Pak Adi memberi dua jempol kepada kami yang dijawab dengan senyuman.

“Ini, tadi beberapa dari mereka melihat bendera-bendera kecil ini berserakan di tanah yang bercampur dengan sampah.”

“Ya Tuhan! Siapa yang membuangnya?” Pak Adi kaget melihat plastik sedang berwarna biru yang disodorkan Rama.

“Kami tidak tahu pasti. Tapi sepertinya yang membuang ini tidak mengetahui betapa susahnya para pejuang dulu mendapatkan ini.”

“Aku ke depan dulu yah! Akan kuberitahukan soal ini.”
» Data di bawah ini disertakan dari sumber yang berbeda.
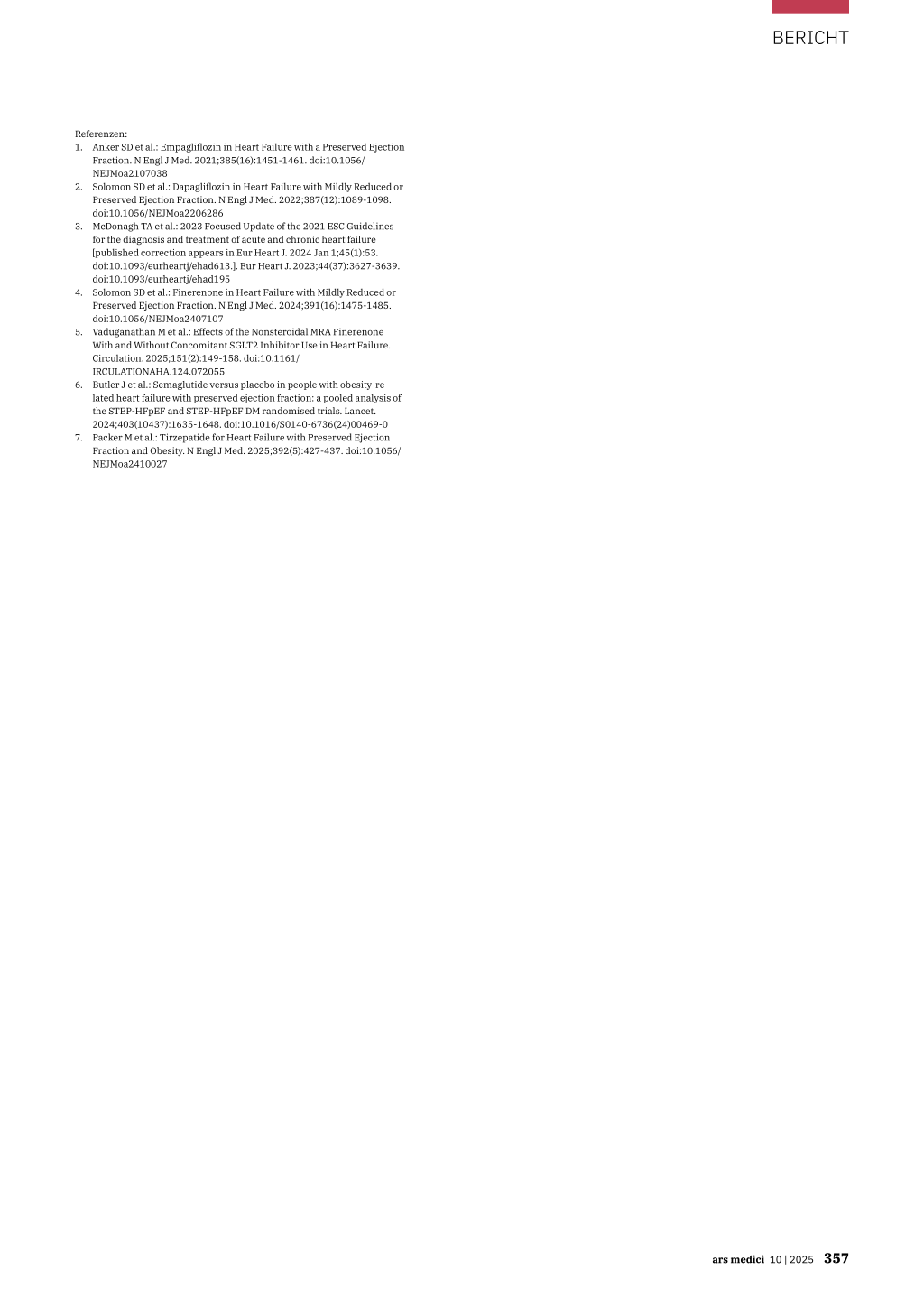 BERICHT

Referenzen:
1. Anker SD et al.: Empagliflozin in Heart Failure with a Preserved Ejection Fraction. N Engl J Med. 2021;385(16):1451-1461. doi:10.1056/NEJMoa2107038
2. Solomon SD et al.: Dapagliflozin in Heart Failure with Mildly Reduced or Preserved Ejection Fraction. N Engl J Med. 2022;387(12):1089-1098. doi:10.1056/NEJMoa2206286
3. McDonagh TA et al.: 2023 Focused Update of the 2021 ESC Guidelines for the diagnosis and treatment of acute and chronic heart failure [published correction appears in Eur Heart J. 2024 Jan 1;45(1):53. doi:10.1093/eurheartj/ehad613.]. Eur Heart J. 2023;44(37):3627-3639. doi:10.1093/eurheartj/ehad195
4. Solomon SD et al.: Finerenone in Heart Failure with Mildly Reduced or Preserved Ejection Fraction. N Engl J Med. 2024;391(16):1475-1485. doi:10.1056/NEJMoa2407107
5. Vaduganathan M et al.: Effects of the Nonsteroidal MRA Finerenone With and Without Concomitant SGLT2 Inhibitor Use in Heart Failure. Circulation. 2025;151(2):149-158. doi:10.1161/IRCULATIONAHA.124.072055
6. Butler J et al.: Semaglutide versus placebo in people with obesity-related heart failure with preserved ejection fraction: a pooled analysis of the STEP-HFpEF and STEP-HFpEF DM randomised trials. Lancet. 2024;403(10437):1635-1648. doi:10.1016/S0140-6736(24)00469-0
7. Packer M et al.: Tirzepatide for Heart Failure with Preserved Ejection Fraction and Obesity. N Engl J Med. 2025;392(5):427-437. doi:10.1056/NEJMoa2410027

ars medici 10 | 2025 357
“Kak Adi! Jangan memakai emosional yah! Dengan kepala yang dingin.” Aku memohon padanya. Diia membalasnya dengan anggukan.

●●●

“Bagaimana perasaan Ibu Bapak sekalian jika Sang Saka diinjak?” Setelah mikrofon telah berganti pemilik, para penonton ricuh, tapi sudah diurus oleh Pak Adi.
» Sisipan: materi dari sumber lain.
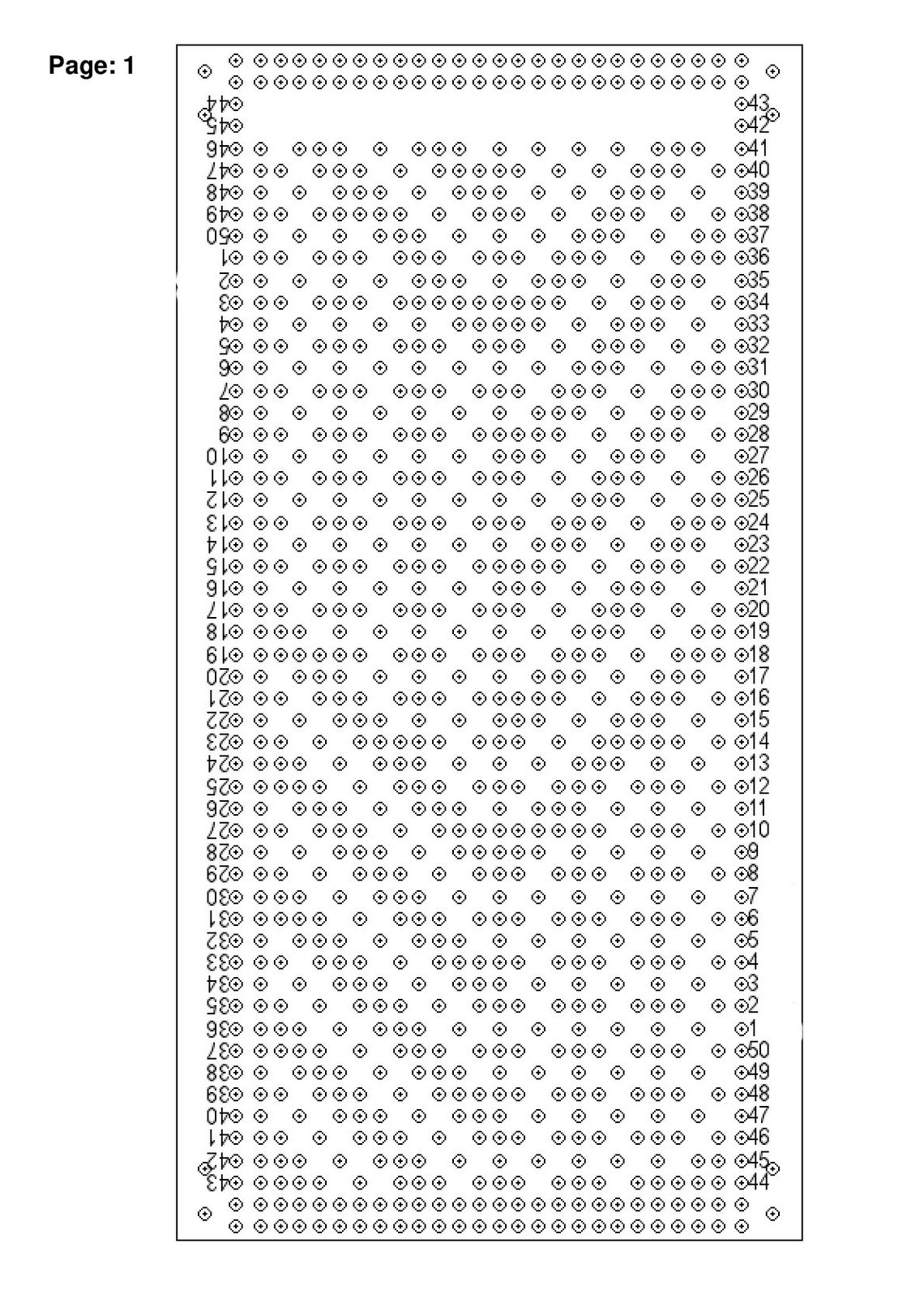 Page: 1

44 43
45 42
46 41
47 40
48 39
49 38
50 37
1 36
2 35
3 34
4 33
5 32
6 31
7 30
8 29
9 28
10 27
11 26
12 25
13 24
14 23
15 22
16 21
17 20
18 19
19 18
20 17
21 16
22 15
23 14
24 13
25 12
26 11
27 10
28 9
29 8
30 7
31 6
32 5
33 4
34 3
35 2
36 1
37 50
38 49
39 48
40 47
41 46
42 45
43 44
“Bukankah itu sama saja dengan menginjak harga diri kita? Harga diri Indonesia.” Aku tahu, dia tidak membutuhkan jawaban dari kami, itu hanya sebagai pengantar. “Sang Saka dihina dan diinjak oleh bangsa lain kita marah besar kepada mereka. Bisakah kalian lakukan hal yang sama pada penghina, pada orang yang telah menginjak harga diri kita? Jika orang itu adalah warga Indonesia sendiri, bisakah kalian memarahinya?”

Semua diam mendengarkan. Mereka masih bingung dengan apa yang telah terjadi.
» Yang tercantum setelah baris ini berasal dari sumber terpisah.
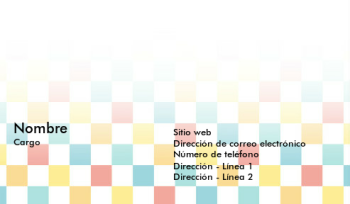 Nombre
Cargo

Sitio web
Dirección de correo electrónico
Número de teléfono
Dirección - Línea 1
Dirección - Línea 2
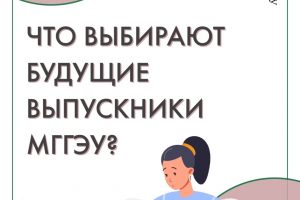 ЧТО ВЫБИРАЮТ БУДУЩИЕ ВЫПУСКНИКИ МГГЭУ?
“Tahukah kalian? Saat kita merayakan hari kemerdekaan, ternyata kita juga telah menginjaknya. Sang Saka, bendera merah putih, entah siapa yang membuatnya berserakan di tanah. Di tanah yang juga terdapat sampah bekas makanan kalian. Bukankah itu penghinaan?”

Kutelisik wajah-wajah para penonton. Ada yang marah, kaget, dan juga biasa saja. “Apakah kalian tidak menghargai kerja keras para pejuang untuk memenangkannya. Kita harus banyak bersyukur, jangan membuat kerusakan seperti itu lagi. Walaupun bendera yang dibuang itu kecil dan terbuat dari plastik, tapi bendera itu berwarna merah putih. Itu lambang negara kita. Itu adalah salah satu dasar negara. Kita harus menjaganya.”

“Saya tak ingin kejadian seperti ini terjadi lagi. Dan saya mohon kepada semuanya, bersihkan lapangan ini, pilih semua sampah-sampah yang berserakan dipungut semua!”

●●●

19 Agustus 2019

Setelah salat subuh, aku bersiap-siap ke sekolah. Putih Abu telah kukenakan dan kerudung juga. Buku telah kubereskan sejak semalam. Semua  sudah selesai, saatnya berangkat sekolah.

Jalan menyisiri jalan setapak. Pagi yang cerah, tapi tidak sesuai dengan suasana hatiku.

Jalanan tampak sepi, sangat sepi, walaupun aktivitas telah dimulai. Rumah-rumah yang kemarin kulihat terdapat bendera merah putih dan umbul-umbul, kini tak ada. Berubah. Bendera itu tak ada di halaman rumah mereka lagi.

‘Apakah Merah Putih hanya dijadikan pajangan saat tujuh belasan saja?’

‘Perjuangan para pejuang hanya dikenang saat tujuh belas Agustus saja?’

Aku tersenyum kecut melihat itu semua. Kupercepat langkahku menuju sekolah. Tak ingin ketinggalan upacara bendera. Hanya di sekolah aku bisa melihatnya sepuasku.